Моя руководящая работа заключается в том, чтобы помогать людям руководить и работать хорошо. Речь идет о том, чтобы помочь лидерам высвободить свою творческую энергию как силу добра в своих организациях. Речь идет о том, чтобы помочь командам укрепить отношения друг с другом, которые обеспечивают платформу для диалога, решения сложных проблем и инновационного мышления. Речь идет о том, чтобы помочь людям вести трудные разговоры, чтобы можно было найти новые, творческие, более конструктивные начинания. И это действительно, очень тяжелая работа. Тем, кто находится внутри, трудно найти «присутствие и сосредоточенность» (как недавно сказал мне один клиент), необходимые для такого рода разговора (а не разговора о колесе хомяка о следующем сроке). Людям трудно найти энергию, чтобы заняться поиском другого пути, когда они поглощены текущим путем. И иногда, признаюсь,

Иногда я распознаю в себе искушение уйти от «такого рода работы» и сосредоточить свои усилия на более легкой работе, где есть больший аппетит и способность к изменениям, большая возможность влиять на фундаментальные силы, которые действуют. Но потом я полагаю, что это равносильно сдаче. И это тоже не кажется правильным, отчасти из-за миллионов людей, которые работают в этих других системах, и отчасти потому, что миру нужны эти организации, чтобы найти лучший путь. Я полагаю, это что-то вроде того, что требует от меня лидерство.

И поэтому я обнаруживаю, что выбираю радикальный акт надежды; надеяться, что могут быть изменения; надеемся, что мы способны осуществить это; надеюсь, что вместе мы сможем найти лучший способ. И надежда кажется радикальным актом, когда кажется, что все окружающие системы ломаются или уже сломаны. Но без надежды, что еще есть? Способность надеяться (если не верить) и вдохновлять на это других, безусловно, является одним из важнейших условий для лидеров в наши дни.
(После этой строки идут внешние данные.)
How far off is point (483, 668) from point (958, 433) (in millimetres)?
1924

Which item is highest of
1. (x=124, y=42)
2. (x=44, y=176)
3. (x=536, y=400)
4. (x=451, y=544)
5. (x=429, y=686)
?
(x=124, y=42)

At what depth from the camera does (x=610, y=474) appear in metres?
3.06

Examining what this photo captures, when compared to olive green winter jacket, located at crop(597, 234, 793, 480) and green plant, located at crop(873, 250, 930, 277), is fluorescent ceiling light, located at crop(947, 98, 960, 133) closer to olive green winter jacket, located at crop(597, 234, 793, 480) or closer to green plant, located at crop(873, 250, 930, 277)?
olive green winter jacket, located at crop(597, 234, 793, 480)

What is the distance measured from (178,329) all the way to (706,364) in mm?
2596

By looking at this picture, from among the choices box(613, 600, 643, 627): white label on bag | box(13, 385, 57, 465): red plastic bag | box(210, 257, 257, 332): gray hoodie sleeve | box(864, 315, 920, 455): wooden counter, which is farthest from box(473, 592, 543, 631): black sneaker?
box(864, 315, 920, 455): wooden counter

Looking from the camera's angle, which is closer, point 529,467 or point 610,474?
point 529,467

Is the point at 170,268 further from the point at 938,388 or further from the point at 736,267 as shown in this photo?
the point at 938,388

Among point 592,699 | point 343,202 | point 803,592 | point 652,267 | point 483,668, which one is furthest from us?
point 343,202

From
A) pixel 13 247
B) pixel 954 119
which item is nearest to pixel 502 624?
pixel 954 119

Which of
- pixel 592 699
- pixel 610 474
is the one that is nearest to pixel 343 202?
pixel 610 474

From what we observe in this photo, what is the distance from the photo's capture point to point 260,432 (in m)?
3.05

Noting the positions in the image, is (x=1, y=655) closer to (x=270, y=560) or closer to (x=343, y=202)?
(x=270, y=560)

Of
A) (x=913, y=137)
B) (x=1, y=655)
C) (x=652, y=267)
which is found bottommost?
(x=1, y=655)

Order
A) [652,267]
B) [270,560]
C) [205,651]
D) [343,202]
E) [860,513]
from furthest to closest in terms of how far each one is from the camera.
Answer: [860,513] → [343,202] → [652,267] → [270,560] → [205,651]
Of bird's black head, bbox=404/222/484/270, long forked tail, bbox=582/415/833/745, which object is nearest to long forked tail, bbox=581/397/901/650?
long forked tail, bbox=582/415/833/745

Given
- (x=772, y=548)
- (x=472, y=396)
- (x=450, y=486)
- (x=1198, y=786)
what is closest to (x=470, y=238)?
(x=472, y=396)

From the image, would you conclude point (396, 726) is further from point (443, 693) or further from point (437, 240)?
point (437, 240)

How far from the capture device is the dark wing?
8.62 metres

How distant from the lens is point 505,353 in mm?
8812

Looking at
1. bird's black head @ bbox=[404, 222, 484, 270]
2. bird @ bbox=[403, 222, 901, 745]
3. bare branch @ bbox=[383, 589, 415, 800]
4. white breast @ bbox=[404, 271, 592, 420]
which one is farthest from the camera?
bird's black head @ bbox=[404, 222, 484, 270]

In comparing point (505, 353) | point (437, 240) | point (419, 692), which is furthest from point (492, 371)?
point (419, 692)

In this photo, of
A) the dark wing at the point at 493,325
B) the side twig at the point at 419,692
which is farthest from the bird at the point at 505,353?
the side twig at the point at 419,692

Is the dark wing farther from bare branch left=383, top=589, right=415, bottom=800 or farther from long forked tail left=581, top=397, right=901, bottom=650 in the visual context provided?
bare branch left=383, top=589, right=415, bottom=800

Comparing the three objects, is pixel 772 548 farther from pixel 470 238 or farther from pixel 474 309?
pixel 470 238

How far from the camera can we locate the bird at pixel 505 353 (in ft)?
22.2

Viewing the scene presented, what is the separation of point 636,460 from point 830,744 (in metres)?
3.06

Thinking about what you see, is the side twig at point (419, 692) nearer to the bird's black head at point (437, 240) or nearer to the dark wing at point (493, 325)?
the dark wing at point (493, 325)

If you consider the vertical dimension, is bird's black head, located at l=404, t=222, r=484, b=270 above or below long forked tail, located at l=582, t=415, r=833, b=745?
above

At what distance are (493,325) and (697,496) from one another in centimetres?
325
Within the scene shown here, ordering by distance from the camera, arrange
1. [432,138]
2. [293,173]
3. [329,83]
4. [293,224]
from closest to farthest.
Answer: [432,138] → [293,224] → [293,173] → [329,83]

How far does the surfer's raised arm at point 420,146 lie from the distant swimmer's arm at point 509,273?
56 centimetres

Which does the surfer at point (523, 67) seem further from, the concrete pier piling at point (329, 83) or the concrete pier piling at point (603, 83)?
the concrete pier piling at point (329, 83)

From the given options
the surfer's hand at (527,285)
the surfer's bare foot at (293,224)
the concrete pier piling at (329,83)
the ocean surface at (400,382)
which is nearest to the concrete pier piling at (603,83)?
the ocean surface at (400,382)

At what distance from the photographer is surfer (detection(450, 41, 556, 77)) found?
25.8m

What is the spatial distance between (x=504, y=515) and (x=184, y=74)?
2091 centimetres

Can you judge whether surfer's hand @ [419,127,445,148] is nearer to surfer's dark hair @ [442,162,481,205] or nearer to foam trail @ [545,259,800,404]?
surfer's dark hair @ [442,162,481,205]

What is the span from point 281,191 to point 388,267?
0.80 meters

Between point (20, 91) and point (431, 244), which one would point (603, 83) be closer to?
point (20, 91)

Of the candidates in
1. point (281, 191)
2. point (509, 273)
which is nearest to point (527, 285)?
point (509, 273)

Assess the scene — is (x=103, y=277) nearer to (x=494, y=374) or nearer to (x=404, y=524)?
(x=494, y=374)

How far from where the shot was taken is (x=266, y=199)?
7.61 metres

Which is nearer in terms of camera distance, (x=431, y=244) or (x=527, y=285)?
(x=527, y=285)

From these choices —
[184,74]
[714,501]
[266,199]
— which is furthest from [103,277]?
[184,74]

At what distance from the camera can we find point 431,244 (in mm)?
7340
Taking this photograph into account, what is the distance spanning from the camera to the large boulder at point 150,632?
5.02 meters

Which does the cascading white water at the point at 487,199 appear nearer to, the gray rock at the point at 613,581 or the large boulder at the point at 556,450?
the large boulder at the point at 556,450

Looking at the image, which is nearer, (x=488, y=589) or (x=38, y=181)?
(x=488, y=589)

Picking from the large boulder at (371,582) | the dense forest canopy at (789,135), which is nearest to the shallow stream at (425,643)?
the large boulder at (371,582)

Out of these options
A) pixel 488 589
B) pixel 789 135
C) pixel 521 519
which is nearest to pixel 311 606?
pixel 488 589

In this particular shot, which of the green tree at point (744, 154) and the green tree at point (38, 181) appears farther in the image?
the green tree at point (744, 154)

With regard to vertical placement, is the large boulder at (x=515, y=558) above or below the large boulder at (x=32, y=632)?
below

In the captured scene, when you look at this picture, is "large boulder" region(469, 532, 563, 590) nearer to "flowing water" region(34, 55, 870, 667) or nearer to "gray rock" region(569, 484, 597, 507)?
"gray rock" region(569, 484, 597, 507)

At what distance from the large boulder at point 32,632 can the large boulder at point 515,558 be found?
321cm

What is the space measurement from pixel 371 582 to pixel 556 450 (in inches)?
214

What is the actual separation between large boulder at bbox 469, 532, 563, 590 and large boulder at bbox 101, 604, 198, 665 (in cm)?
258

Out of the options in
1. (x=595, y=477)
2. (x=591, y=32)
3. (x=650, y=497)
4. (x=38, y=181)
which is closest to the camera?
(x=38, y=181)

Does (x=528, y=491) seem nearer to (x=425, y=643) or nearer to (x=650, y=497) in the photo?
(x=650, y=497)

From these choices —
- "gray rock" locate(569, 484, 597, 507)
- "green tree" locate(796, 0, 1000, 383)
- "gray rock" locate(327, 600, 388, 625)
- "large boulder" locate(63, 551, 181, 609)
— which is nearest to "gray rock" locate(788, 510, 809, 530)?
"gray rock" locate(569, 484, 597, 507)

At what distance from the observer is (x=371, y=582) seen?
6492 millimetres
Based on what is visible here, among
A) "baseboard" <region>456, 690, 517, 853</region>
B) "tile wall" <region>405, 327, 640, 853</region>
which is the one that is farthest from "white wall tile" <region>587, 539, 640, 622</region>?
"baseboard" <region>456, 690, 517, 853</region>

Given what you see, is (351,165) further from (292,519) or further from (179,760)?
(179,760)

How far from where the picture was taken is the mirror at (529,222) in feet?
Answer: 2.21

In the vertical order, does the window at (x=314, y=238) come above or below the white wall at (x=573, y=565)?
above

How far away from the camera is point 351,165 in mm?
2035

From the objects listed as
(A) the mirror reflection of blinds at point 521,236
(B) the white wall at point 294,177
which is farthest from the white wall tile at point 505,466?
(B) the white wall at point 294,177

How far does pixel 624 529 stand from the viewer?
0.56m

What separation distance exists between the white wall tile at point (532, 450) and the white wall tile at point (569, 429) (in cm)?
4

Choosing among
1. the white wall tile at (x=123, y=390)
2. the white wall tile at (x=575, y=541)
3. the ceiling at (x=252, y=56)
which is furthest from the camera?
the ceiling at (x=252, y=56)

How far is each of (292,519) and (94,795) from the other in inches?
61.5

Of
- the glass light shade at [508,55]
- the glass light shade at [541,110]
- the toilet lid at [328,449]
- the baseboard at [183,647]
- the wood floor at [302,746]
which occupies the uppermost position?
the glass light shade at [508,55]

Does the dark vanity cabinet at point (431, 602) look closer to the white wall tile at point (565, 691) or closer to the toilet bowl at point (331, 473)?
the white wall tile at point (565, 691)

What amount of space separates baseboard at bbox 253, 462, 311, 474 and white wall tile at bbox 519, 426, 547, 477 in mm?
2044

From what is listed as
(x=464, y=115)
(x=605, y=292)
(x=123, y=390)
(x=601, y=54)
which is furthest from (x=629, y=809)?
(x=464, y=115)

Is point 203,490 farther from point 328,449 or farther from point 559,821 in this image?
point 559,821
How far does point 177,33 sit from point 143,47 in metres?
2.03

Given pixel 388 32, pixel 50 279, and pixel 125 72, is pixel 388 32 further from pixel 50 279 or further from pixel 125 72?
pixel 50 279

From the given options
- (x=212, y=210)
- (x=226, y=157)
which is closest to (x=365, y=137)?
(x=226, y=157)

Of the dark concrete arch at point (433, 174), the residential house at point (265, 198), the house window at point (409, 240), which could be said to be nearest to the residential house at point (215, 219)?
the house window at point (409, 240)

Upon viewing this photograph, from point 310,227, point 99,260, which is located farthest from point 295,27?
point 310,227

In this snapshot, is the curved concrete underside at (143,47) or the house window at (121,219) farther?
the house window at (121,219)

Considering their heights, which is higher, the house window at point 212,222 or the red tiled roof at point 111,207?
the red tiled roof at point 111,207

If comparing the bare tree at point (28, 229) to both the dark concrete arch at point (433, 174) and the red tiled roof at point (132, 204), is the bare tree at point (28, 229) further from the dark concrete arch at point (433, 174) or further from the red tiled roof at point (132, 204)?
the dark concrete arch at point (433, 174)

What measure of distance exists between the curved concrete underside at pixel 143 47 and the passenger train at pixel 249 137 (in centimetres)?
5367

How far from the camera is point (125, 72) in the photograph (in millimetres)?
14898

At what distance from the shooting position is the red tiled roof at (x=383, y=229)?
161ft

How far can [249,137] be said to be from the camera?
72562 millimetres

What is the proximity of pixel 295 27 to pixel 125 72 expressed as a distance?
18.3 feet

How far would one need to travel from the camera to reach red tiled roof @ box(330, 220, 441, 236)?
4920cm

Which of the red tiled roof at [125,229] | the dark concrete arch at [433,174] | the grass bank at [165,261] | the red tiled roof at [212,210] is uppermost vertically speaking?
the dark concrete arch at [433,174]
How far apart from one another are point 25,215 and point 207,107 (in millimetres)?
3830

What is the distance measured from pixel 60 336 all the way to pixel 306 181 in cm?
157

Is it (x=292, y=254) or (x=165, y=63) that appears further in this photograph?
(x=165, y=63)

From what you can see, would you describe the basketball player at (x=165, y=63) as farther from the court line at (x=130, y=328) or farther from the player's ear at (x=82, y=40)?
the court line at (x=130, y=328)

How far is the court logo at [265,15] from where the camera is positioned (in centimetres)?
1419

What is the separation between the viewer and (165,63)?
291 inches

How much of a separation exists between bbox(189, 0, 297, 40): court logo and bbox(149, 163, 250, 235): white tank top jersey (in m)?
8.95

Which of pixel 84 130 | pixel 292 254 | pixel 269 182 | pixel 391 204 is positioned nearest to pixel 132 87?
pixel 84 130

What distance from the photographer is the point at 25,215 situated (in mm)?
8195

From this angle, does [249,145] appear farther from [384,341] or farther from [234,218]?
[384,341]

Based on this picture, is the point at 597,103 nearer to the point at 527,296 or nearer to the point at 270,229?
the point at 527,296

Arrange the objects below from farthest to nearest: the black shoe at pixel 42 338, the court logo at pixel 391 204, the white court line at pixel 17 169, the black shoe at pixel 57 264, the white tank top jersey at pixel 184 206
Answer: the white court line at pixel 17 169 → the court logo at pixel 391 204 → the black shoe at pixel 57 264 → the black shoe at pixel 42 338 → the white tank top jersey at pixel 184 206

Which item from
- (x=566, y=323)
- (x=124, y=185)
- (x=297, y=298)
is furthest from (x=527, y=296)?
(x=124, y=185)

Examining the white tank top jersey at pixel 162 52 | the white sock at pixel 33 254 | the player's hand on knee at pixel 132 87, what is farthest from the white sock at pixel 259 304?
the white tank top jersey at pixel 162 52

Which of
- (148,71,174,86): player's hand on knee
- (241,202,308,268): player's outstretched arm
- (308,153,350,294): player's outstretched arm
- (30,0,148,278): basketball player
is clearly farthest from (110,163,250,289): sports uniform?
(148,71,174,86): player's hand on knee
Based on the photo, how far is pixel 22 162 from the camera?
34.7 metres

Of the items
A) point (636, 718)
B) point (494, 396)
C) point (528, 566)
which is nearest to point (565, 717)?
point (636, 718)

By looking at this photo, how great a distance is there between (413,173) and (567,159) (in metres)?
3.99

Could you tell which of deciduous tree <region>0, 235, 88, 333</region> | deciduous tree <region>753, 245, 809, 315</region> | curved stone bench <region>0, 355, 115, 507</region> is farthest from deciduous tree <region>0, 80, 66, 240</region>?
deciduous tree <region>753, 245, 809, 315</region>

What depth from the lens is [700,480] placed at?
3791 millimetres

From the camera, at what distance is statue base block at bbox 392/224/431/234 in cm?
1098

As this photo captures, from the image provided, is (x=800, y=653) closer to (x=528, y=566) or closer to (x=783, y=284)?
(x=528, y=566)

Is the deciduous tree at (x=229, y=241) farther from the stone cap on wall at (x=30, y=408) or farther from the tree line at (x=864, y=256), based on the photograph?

И поэтому мне интересно, как ваша способность надеяться поживает в сегодняшнем мире. Интересно, что держит его в огне. Интересно, как вы поддерживаете огонь (или мерцание) надежды внутри себя. Одна вещь, которая работает для меня, — это сохранение моих отношений с красотой, которая наполняет меня, поднимает настроение и вдохновляет. Я делаю это двумя способами; первый — через творчество и искусство — мое собственное и чужое, будь то музыка, живопись, писательство или поэзия. Другой — через обращение моего внимания к миру природы; восход солнца, краски осени, мощь океана, размах неба с вершины Примроуз-Хилл.

Надежда и красота, красота и надежда! Пусть они процветают! Пусть они нас поддержат! Пусть они подпитывают наши усилия продолжать попытки! Пусть они продолжат помогать мне идти по Неоновому Пути.